◆ DOCUMENT SEGMENT ◆
>>>>

For the first time in history, the annual number of DDoS attacks crossed the 10 million threshold, as NETSCOUT’s ATLAS Security Engineering and Response Team (ASERT) observed 10,089,687 attacks over the course of the year. That’s nearly 1.6 million more attacks than 2019’s count of 8.5 million.
From March until the end of the year, DDoS attackers operated amidst the COVID-19 pandemic. While most of the world saw an unprecedented global health crisis, malicious actors saw new vulnerabilities and opportunity. It is seldom that annual activity is so deeply affected by one event, but such is the case with 2020 DDoS attack activity and trends.
The start of the pandemic lockdown ushered in a ‘new normal’ in the way we live and work, causing a seismic shift in internet usage as people increasingly moved their lives online. As the global workforce shifted to remote work, devices that previously sat behind enterprise firewalls and secure environments were used at home, behind typical consumer-grade routers and network devices. Attacks quickly exploited this by more than doubling the number of IoT-specific malware samples circulating in the wild, further contributing to the increase in DDoS attacks for 2020.
Richard Hummel, threat intelligence lead at NETSCOUT, said, “It is no coincidence that this milestone number of global attacks comes at a time when businesses have relied so heavily on online services to survive. Threat actors have focused their efforts on targeting crucial online platforms and services such as healthcare, education, financial services and e-commerce that we all rely on in our daily lives. As the COVID-19 pandemic continues to present challenges to businesses and societies around the world, it is imperative that defenders and security professionals remain vigilant to protect the critical infrastructure that connects and enables the modern world.”

<<<<

◆ SOURCE DATA ◆
>>>>

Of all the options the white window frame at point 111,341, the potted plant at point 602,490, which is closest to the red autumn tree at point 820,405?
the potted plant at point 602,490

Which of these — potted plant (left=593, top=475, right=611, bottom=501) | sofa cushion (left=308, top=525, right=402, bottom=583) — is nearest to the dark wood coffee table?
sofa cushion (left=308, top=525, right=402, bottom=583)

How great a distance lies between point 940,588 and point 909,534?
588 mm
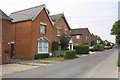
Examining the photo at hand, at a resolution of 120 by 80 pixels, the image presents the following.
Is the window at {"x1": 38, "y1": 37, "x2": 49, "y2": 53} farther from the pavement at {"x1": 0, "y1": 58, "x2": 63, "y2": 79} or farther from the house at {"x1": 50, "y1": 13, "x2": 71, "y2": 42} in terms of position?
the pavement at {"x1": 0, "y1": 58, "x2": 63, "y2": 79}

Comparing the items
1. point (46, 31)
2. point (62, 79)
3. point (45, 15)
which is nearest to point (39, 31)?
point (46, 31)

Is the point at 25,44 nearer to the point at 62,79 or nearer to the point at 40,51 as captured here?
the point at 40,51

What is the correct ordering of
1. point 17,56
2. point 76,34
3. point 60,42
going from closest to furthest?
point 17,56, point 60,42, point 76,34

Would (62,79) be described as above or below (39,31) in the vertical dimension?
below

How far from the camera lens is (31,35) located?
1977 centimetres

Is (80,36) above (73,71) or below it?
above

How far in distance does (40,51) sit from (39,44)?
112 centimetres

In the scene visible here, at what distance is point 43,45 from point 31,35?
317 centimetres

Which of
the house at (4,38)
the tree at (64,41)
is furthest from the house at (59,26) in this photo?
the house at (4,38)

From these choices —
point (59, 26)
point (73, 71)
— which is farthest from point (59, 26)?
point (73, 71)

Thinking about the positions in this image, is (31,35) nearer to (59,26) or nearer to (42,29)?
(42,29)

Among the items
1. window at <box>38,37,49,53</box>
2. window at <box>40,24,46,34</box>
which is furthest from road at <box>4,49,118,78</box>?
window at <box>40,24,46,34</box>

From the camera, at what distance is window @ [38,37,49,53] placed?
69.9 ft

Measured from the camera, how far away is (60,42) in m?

<<<<

◆ QUESTIONS ◆
1. According to the article on DDoS attacks, how many attacks did NETSCOUT's ASERT observe over the year?
2. Summarize the article on DDoS attacks in two sentences.
3. Reproduce the passage of the article on DDoS attacks from "For the first" up to and including "activity and trends.".

◆ SOLUTIONS TO THE PROBLEMS ◆
1. 10,089,687 attacks.

2. NETSCOUT's ASERT observed 10,089,687 DDoS attacks over the year, the first time the annual count crossed 10 million and nearly 1.6 million more than 2019's 8.5 million. The COVID-19 pandemic deeply affected 2020 activity: as remote work moved devices behind consumer-grade routers, attackers more than doubled the number of IoT-specific malware samples circulating.

3.
For the first time in history, the annual number of DDoS attacks crossed the 10 million threshold, as NETSCOUT’s ATLAS Security Engineering and Response Team (ASERT) observed 10,089,687 attacks over the course of the year. That’s nearly 1.6 million more attacks than 2019’s count of 8.5 million.
From March until the end of the year, DDoS attackers operated amidst the COVID-19 pandemic. While most of the world saw an unprecedented global health crisis, malicious actors saw new vulnerabilities and opportunity. It is seldom that annual activity is so deeply affected by one event, but such is the case with 2020 DDoS attack activity and trends.